== Listed entries ==

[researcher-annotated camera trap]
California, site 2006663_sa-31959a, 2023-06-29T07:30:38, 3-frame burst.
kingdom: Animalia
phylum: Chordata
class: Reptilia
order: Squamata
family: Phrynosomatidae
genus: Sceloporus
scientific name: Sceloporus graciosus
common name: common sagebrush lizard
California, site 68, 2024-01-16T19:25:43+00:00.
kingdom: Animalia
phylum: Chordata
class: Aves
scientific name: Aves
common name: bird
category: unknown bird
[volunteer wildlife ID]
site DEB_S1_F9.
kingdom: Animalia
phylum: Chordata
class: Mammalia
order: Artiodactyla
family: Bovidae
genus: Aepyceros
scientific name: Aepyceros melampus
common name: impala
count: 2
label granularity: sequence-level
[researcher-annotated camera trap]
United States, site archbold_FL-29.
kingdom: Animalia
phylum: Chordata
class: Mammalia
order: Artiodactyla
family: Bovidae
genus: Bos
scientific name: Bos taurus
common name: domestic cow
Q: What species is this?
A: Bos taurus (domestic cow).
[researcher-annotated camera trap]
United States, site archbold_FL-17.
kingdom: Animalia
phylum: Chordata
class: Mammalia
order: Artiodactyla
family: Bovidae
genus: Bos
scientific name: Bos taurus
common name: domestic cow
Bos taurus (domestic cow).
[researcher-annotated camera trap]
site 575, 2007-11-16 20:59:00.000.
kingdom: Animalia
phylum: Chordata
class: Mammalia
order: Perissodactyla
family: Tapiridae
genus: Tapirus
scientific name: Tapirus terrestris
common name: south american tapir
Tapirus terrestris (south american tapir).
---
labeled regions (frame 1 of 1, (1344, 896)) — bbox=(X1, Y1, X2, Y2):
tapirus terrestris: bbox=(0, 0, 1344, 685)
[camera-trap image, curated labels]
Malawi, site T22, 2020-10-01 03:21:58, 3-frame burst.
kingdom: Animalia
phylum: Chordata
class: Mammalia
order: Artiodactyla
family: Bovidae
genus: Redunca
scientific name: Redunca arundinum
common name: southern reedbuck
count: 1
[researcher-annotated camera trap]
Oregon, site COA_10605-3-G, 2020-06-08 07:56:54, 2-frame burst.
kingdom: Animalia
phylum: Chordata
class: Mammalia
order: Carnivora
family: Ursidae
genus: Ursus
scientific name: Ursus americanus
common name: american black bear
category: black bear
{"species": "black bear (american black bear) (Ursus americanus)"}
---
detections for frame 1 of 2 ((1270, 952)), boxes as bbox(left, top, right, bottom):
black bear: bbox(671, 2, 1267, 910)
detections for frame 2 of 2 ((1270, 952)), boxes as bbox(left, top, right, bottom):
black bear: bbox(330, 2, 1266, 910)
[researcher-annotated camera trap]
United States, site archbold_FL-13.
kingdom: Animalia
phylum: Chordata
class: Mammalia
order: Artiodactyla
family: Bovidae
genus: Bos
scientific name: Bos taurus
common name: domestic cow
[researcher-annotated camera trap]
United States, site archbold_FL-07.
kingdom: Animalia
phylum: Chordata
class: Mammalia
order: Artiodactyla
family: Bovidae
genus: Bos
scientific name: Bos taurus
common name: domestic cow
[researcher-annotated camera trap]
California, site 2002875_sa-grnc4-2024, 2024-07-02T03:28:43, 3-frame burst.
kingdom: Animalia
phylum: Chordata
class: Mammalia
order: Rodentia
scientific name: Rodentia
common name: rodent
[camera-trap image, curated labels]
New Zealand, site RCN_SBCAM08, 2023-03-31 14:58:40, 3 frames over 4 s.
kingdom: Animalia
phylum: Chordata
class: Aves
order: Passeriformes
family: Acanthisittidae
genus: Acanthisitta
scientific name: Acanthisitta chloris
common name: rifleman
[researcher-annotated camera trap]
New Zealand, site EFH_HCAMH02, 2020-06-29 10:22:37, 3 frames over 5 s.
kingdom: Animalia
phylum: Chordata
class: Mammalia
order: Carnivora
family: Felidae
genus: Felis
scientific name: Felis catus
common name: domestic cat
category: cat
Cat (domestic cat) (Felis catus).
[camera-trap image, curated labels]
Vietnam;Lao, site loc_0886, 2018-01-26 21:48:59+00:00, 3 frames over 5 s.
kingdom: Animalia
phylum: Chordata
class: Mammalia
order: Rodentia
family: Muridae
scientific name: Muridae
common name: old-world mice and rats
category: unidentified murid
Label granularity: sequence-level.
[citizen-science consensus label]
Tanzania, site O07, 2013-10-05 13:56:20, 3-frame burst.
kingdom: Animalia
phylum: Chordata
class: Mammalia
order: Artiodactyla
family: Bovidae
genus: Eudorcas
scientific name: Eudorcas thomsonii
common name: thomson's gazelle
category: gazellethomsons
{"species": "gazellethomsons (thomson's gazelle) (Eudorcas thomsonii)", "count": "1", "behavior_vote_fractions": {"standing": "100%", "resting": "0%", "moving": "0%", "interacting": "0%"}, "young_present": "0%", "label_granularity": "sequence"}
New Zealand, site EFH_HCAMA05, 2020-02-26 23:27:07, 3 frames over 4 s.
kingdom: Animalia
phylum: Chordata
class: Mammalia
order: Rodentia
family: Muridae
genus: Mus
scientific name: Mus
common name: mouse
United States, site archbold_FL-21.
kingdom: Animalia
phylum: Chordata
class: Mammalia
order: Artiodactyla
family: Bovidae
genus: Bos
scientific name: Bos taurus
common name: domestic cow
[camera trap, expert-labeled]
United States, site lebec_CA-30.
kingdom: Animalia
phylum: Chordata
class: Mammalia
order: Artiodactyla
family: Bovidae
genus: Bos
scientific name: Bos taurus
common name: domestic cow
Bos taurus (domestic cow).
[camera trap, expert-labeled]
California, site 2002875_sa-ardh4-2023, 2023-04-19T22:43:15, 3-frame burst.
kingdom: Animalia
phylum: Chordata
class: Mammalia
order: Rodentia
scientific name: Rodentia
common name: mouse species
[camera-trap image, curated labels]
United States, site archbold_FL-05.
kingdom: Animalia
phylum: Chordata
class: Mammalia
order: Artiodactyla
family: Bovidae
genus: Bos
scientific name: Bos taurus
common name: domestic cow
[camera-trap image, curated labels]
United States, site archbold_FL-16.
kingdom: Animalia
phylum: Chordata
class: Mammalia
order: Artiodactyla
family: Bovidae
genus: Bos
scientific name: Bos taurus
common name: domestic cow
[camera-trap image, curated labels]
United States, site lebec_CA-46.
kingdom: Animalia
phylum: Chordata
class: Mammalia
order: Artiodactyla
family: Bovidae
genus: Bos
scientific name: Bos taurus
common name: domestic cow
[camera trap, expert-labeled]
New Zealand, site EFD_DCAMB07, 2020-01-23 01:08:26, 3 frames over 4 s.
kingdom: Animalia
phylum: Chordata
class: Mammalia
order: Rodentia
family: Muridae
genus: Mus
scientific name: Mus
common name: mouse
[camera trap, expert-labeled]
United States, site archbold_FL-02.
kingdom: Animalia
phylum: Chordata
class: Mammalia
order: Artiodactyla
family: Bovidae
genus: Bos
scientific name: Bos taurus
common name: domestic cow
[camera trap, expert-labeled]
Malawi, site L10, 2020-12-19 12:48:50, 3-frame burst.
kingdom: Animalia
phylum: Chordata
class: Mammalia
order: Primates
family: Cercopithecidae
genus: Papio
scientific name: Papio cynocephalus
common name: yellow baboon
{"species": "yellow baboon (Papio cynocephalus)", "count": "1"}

===

### Your goal
Nothing in the records above may be left out when you repeat them exactly.

### Answer to the problem
[researcher-annotated camera trap]
California, site 2006663_sa-31959a, 2023-06-29T07:30:38, 3-frame burst.
kingdom: Animalia
phylum: Chordata
class: Reptilia
order: Squamata
family: Phrynosomatidae
genus: Sceloporus
scientific name: Sceloporus graciosus
common name: common sagebrush lizard
California, site 68, 2024-01-16T19:25:43+00:00.
kingdom: Animalia
phylum: Chordata
class: Aves
scientific name: Aves
common name: bird
category: unknown bird
[volunteer wildlife ID]
site DEB_S1_F9.
kingdom: Animalia
phylum: Chordata
class: Mammalia
order: Artiodactyla
family: Bovidae
genus: Aepyceros
scientific name: Aepyceros melampus
common name: impala
count: 2
label granularity: sequence-level
[researcher-annotated camera trap]
United States, site archbold_FL-29.
kingdom: Animalia
phylum: Chordata
class: Mammalia
order: Artiodactyla
family: Bovidae
genus: Bos
scientific name: Bos taurus
common name: domestic cow
Q: What species is this?
A: Bos taurus (domestic cow).
[researcher-annotated camera trap]
United States, site archbold_FL-17.
kingdom: Animalia
phylum: Chordata
class: Mammalia
order: Artiodactyla
family: Bovidae
genus: Bos
scientific name: Bos taurus
common name: domestic cow
Bos taurus (domestic cow).
[researcher-annotated camera trap]
site 575, 2007-11-16 20:59:00.000.
kingdom: Animalia
phylum: Chordata
class: Mammalia
order: Perissodactyla
family: Tapiridae
genus: Tapirus
scientific name: Tapirus terrestris
common name: south american tapir
Tapirus terrestris (south american tapir).
---
labeled regions (frame 1 of 1, (1344, 896)) — bbox=(X1, Y1, X2, Y2):
tapirus terrestris: bbox=(0, 0, 1344, 685)
[camera-trap image, curated labels]
Malawi, site T22, 2020-10-01 03:21:58, 3-frame burst.
kingdom: Animalia
phylum: Chordata
class: Mammalia
order: Artiodactyla
family: Bovidae
genus: Redunca
scientific name: Redunca arundinum
common name: southern reedbuck
count: 1
[researcher-annotated camera trap]
Oregon, site COA_10605-3-G, 2020-06-08 07:56:54, 2-frame burst.
kingdom: Animalia
phylum: Chordata
class: Mammalia
order: Carnivora
family: Ursidae
genus: Ursus
scientific name: Ursus americanus
common name: american black bear
category: black bear
{"species": "black bear (american black bear) (Ursus americanus)"}
---
detections for frame 1 of 2 ((1270, 952)), boxes as bbox(left, top, right, bottom):
black bear: bbox(671, 2, 1267, 910)
detections for frame 2 of 2 ((1270, 952)), boxes as bbox(left, top, right, bottom):
black bear: bbox(330, 2, 1266, 910)
[researcher-annotated camera trap]
United States, site archbold_FL-13.
kingdom: Animalia
phylum: Chordata
class: Mammalia
order: Artiodactyla
family: Bovidae
genus: Bos
scientific name: Bos taurus
common name: domestic cow
[researcher-annotated camera trap]
United States, site archbold_FL-07.
kingdom: Animalia
phylum: Chordata
class: Mammalia
order: Artiodactyla
family: Bovidae
genus: Bos
scientific name: Bos taurus
common name: domestic cow
[researcher-annotated camera trap]
California, site 2002875_sa-grnc4-2024, 2024-07-02T03:28:43, 3-frame burst.
kingdom: Animalia
phylum: Chordata
class: Mammalia
order: Rodentia
scientific name: Rodentia
common name: rodent
[camera-trap image, curated labels]
New Zealand, site RCN_SBCAM08, 2023-03-31 14:58:40, 3 frames over 4 s.
kingdom: Animalia
phylum: Chordata
class: Aves
order: Passeriformes
family: Acanthisittidae
genus: Acanthisitta
scientific name: Acanthisitta chloris
common name: rifleman
[researcher-annotated camera trap]
New Zealand, site EFH_HCAMH02, 2020-06-29 10:22:37, 3 frames over 5 s.
kingdom: Animalia
phylum: Chordata
class: Mammalia
order: Carnivora
family: Felidae
genus: Felis
scientific name: Felis catus
common name: domestic cat
category: cat
Cat (domestic cat) (Felis catus).
[camera-trap image, curated labels]
Vietnam;Lao, site loc_0886, 2018-01-26 21:48:59+00:00, 3 frames over 5 s.
kingdom: Animalia
phylum: Chordata
class: Mammalia
order: Rodentia
family: Muridae
scientific name: Muridae
common name: old-world mice and rats
category: unidentified murid
Label granularity: sequence-level.
[citizen-science consensus label]
Tanzania, site O07, 2013-10-05 13:56:20, 3-frame burst.
kingdom: Animalia
phylum: Chordata
class: Mammalia
order: Artiodactyla
family: Bovidae
genus: Eudorcas
scientific name: Eudorcas thomsonii
common name: thomson's gazelle
category: gazellethomsons
{"species": "gazellethomsons (thomson's gazelle) (Eudorcas thomsonii)", "count": "1", "behavior_vote_fractions": {"standing": "100%", "resting": "0%", "moving": "0%", "interacting": "0%"}, "young_present": "0%", "label_granularity": "sequence"}
New Zealand, site EFH_HCAMA05, 2020-02-26 23:27:07, 3 frames over 4 s.
kingdom: Animalia
phylum: Chordata
class: Mammalia
order: Rodentia
family: Muridae
genus: Mus
scientific name: Mus
common name: mouse
United States, site archbold_FL-21.
kingdom: Animalia
phylum: Chordata
class: Mammalia
order: Artiodactyla
family: Bovidae
genus: Bos
scientific name: Bos taurus
common name: domestic cow
[camera trap, expert-labeled]
United States, site lebec_CA-30.
kingdom: Animalia
phylum: Chordata
class: Mammalia
order: Artiodactyla
family: Bovidae
genus: Bos
scientific name: Bos taurus
common name: domestic cow
Bos taurus (domestic cow).
[camera trap, expert-labeled]
California, site 2002875_sa-ardh4-2023, 2023-04-19T22:43:15, 3-frame burst.
kingdom: Animalia
phylum: Chordata
class: Mammalia
order: Rodentia
scientific name: Rodentia
common name: mouse species
[camera-trap image, curated labels]
United States, site archbold_FL-05.
kingdom: Animalia
phylum: Chordata
class: Mammalia
order: Artiodactyla
family: Bovidae
genus: Bos
scientific name: Bos taurus
common name: domestic cow
[camera-trap image, curated labels]
United States, site archbold_FL-16.
kingdom: Animalia
phylum: Chordata
class: Mammalia
order: Artiodactyla
family: Bovidae
genus: Bos
scientific name: Bos taurus
common name: domestic cow
[camera-trap image, curated labels]
United States, site lebec_CA-46.
kingdom: Animalia
phylum: Chordata
class: Mammalia
order: Artiodactyla
family: Bovidae
genus: Bos
scientific name: Bos taurus
common name: domestic cow
[camera trap, expert-labeled]
New Zealand, site EFD_DCAMB07, 2020-01-23 01:08:26, 3 frames over 4 s.
kingdom: Animalia
phylum: Chordata
class: Mammalia
order: Rodentia
family: Muridae
genus: Mus
scientific name: Mus
common name: mouse
[camera trap, expert-labeled]
United States, site archbold_FL-02.
kingdom: Animalia
phylum: Chordata
class: Mammalia
order: Artiodactyla
family: Bovidae
genus: Bos
scientific name: Bos taurus
common name: domestic cow
[camera trap, expert-labeled]
Malawi, site L10, 2020-12-19 12:48:50, 3-frame burst.
kingdom: Animalia
phylum: Chordata
class: Mammalia
order: Primates
family: Cercopithecidae
genus: Papio
scientific name: Papio cynocephalus
common name: yellow baboon
{"species": "yellow baboon (Papio cynocephalus)", "count": "1"}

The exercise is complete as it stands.